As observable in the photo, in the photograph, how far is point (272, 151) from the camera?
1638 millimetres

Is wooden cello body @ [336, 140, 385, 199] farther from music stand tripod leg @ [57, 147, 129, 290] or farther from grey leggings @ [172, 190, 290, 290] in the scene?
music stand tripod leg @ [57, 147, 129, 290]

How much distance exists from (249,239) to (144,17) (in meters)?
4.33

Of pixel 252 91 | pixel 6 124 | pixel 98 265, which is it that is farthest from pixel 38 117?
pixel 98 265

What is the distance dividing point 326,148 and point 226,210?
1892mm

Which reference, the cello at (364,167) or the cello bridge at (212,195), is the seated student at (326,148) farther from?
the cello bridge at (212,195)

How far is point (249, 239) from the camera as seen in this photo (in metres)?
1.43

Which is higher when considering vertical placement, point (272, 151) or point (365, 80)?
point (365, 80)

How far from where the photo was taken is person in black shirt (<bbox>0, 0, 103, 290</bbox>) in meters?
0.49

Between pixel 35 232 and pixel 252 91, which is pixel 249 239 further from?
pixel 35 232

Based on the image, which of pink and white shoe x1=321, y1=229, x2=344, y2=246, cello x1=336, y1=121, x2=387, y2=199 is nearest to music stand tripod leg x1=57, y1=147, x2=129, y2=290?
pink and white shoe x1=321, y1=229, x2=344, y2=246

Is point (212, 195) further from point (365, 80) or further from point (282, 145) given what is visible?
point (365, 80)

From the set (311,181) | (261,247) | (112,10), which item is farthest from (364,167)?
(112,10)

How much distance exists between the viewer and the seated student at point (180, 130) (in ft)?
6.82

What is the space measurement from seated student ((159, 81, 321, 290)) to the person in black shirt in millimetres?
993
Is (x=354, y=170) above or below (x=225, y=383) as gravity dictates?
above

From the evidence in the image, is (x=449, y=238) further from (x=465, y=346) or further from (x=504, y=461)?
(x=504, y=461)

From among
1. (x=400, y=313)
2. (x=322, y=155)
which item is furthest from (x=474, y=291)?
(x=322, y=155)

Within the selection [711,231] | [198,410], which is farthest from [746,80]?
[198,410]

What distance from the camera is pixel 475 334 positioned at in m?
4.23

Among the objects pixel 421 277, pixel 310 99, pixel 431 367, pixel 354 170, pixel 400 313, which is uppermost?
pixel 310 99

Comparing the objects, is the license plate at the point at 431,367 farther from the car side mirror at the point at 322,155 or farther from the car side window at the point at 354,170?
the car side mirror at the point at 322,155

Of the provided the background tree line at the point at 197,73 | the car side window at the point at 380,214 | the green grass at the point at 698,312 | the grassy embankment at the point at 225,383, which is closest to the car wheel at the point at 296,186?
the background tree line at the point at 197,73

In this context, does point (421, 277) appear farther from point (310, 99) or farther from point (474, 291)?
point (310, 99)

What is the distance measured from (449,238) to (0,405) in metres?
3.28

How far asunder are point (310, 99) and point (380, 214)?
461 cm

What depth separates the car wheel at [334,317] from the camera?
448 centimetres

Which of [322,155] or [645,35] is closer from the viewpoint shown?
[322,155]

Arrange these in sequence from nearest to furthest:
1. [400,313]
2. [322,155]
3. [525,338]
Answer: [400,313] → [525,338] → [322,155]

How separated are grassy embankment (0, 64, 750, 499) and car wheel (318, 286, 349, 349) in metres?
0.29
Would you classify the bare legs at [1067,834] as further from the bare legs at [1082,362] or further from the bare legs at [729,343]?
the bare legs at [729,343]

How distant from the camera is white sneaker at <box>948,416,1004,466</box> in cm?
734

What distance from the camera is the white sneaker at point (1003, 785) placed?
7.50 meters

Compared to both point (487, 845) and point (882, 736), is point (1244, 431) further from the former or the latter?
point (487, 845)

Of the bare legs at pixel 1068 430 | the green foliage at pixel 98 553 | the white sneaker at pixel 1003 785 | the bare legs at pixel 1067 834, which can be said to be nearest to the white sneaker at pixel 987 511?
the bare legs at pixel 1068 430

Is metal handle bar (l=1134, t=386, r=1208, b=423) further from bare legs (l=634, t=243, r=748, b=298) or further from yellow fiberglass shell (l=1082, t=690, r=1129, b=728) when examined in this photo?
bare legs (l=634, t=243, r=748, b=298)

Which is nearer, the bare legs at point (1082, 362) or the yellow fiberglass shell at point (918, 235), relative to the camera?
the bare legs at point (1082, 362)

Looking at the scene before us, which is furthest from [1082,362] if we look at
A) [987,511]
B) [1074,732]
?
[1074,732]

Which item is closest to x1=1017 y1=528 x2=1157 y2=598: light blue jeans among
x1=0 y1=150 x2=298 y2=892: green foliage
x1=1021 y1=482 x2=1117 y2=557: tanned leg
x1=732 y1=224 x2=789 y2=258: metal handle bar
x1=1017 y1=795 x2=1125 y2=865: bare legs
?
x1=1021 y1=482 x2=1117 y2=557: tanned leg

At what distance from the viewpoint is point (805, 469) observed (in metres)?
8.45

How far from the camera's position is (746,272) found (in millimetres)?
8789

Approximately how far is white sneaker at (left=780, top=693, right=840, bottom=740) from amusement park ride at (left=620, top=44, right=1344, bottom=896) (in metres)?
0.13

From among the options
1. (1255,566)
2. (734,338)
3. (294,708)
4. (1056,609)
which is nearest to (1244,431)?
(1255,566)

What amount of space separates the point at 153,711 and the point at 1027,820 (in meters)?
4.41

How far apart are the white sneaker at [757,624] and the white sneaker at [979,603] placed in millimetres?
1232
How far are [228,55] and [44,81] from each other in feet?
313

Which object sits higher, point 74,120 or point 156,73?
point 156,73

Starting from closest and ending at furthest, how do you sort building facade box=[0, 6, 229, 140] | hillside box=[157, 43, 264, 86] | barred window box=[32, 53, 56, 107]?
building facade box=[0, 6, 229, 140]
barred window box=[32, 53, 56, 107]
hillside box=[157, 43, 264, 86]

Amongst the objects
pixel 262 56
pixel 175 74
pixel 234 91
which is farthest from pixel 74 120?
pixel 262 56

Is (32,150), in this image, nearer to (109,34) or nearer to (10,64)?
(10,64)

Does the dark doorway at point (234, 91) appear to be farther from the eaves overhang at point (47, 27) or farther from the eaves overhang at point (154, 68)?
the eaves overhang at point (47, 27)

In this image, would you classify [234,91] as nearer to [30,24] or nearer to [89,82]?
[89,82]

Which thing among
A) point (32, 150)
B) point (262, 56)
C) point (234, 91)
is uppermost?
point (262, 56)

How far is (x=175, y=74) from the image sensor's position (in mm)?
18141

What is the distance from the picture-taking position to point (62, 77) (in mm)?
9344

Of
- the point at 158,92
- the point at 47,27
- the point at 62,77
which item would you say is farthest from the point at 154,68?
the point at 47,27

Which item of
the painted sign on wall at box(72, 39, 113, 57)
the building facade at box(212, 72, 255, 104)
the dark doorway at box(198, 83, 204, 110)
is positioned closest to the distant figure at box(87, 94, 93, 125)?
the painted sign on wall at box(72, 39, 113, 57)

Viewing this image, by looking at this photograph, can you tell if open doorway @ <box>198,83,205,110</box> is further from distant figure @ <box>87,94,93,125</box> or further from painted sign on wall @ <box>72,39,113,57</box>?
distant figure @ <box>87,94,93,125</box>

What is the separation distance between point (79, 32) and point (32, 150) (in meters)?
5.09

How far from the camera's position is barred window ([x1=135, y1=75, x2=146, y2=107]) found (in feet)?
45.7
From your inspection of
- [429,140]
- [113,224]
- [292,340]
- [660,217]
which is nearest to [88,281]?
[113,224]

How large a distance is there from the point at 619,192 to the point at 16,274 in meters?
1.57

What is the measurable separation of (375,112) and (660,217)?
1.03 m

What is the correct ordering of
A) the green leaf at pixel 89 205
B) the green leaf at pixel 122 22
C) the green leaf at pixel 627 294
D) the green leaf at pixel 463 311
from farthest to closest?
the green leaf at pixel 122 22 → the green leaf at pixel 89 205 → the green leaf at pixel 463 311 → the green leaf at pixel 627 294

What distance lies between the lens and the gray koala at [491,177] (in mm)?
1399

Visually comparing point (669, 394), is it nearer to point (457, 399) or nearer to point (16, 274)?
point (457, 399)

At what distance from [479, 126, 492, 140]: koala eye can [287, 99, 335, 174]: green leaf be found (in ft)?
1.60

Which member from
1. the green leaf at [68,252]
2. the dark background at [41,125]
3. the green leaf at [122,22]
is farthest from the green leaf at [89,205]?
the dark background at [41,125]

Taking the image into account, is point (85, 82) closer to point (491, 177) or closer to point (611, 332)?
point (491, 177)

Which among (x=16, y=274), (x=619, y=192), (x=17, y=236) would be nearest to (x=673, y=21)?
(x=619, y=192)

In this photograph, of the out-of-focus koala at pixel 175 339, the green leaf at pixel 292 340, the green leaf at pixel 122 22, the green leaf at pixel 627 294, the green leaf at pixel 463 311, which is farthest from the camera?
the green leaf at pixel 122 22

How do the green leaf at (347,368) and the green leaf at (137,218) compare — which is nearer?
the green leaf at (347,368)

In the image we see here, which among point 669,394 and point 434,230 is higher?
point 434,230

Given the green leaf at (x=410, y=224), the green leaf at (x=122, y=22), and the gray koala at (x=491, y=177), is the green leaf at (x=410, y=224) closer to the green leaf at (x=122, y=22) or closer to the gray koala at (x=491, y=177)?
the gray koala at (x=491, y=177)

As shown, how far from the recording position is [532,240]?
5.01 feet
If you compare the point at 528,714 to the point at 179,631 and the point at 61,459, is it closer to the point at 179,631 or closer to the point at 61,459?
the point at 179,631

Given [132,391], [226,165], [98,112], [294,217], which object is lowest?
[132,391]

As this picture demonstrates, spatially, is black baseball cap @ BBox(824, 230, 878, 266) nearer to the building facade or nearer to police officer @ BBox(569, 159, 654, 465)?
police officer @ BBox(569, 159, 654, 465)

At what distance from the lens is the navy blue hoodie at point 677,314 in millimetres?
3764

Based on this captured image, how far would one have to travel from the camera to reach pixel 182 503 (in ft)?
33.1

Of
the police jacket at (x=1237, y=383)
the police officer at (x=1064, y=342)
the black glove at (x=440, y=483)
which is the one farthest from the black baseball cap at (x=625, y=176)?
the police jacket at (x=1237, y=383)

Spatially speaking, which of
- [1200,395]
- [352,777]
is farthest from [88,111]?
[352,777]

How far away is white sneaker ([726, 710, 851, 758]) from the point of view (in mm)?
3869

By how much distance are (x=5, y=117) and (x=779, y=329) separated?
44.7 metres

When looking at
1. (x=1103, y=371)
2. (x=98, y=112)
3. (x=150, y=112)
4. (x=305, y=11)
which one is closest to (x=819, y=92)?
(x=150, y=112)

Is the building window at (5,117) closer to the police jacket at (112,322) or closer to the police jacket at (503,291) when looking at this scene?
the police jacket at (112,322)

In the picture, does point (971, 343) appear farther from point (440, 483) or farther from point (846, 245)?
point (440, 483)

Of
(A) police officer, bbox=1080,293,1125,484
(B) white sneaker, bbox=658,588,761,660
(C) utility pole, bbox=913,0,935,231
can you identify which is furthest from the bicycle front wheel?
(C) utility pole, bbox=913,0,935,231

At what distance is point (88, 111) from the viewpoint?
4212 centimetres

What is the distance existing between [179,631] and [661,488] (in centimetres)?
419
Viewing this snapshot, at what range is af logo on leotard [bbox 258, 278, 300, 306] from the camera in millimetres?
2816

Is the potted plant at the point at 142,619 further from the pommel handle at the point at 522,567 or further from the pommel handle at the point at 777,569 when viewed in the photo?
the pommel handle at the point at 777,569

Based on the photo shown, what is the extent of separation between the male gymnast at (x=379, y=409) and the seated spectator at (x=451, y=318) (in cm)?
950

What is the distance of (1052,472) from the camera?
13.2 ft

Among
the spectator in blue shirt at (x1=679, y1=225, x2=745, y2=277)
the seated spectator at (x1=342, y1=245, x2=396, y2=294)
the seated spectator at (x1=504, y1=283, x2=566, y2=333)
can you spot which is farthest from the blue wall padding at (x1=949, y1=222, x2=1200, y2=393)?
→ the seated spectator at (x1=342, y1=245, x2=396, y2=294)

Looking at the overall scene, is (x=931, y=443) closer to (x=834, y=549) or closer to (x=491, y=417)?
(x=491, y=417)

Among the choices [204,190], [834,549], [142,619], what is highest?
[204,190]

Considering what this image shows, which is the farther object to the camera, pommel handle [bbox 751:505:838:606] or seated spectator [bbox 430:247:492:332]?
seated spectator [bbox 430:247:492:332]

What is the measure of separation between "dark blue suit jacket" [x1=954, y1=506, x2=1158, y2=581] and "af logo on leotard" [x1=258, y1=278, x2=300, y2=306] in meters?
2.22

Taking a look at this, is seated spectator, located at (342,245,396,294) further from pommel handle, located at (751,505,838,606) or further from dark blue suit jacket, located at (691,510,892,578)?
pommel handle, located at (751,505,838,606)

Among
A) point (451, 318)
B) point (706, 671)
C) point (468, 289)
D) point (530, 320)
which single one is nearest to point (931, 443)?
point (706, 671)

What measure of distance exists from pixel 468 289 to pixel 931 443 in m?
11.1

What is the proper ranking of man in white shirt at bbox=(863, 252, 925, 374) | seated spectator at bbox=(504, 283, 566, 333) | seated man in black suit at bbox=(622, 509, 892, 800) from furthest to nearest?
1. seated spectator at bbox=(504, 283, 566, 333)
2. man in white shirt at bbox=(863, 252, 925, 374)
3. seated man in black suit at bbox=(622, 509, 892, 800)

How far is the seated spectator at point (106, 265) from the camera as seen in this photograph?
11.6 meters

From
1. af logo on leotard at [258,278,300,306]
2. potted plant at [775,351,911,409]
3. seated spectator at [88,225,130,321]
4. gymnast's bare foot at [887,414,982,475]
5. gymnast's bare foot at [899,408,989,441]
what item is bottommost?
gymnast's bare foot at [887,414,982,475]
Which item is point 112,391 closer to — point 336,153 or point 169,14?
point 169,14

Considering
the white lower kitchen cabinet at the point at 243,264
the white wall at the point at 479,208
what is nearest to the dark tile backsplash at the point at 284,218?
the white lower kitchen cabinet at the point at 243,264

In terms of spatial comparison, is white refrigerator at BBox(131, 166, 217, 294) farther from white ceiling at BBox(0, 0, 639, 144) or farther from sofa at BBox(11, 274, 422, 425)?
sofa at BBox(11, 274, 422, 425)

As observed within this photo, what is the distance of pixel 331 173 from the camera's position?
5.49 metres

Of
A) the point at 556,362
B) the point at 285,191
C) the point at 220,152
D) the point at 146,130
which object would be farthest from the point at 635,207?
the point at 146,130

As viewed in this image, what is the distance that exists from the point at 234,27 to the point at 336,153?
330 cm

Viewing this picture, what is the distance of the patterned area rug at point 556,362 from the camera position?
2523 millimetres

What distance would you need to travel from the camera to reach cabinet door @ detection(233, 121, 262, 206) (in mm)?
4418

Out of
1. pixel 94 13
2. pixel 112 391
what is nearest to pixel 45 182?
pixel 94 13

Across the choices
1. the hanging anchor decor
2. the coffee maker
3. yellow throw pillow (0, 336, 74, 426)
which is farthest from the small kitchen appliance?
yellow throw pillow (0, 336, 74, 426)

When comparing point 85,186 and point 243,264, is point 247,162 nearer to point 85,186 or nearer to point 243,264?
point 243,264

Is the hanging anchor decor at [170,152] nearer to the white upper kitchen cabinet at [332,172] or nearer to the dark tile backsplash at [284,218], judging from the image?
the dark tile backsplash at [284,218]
:::
■ REQUIREMENTS: Only the lines from the one containing "Across the choices" through the end of the material should be reproduced, exactly, with both ends included.

■ REPLY:
Across the choices
1. the hanging anchor decor
2. the coffee maker
3. yellow throw pillow (0, 336, 74, 426)
which is farthest from the small kitchen appliance?
yellow throw pillow (0, 336, 74, 426)

When comparing point 85,186 and point 243,264, is point 247,162 nearer to point 85,186 or nearer to point 243,264?
point 243,264

Is the hanging anchor decor at [170,152] nearer to the white upper kitchen cabinet at [332,172] or nearer to the dark tile backsplash at [284,218], judging from the image?
the dark tile backsplash at [284,218]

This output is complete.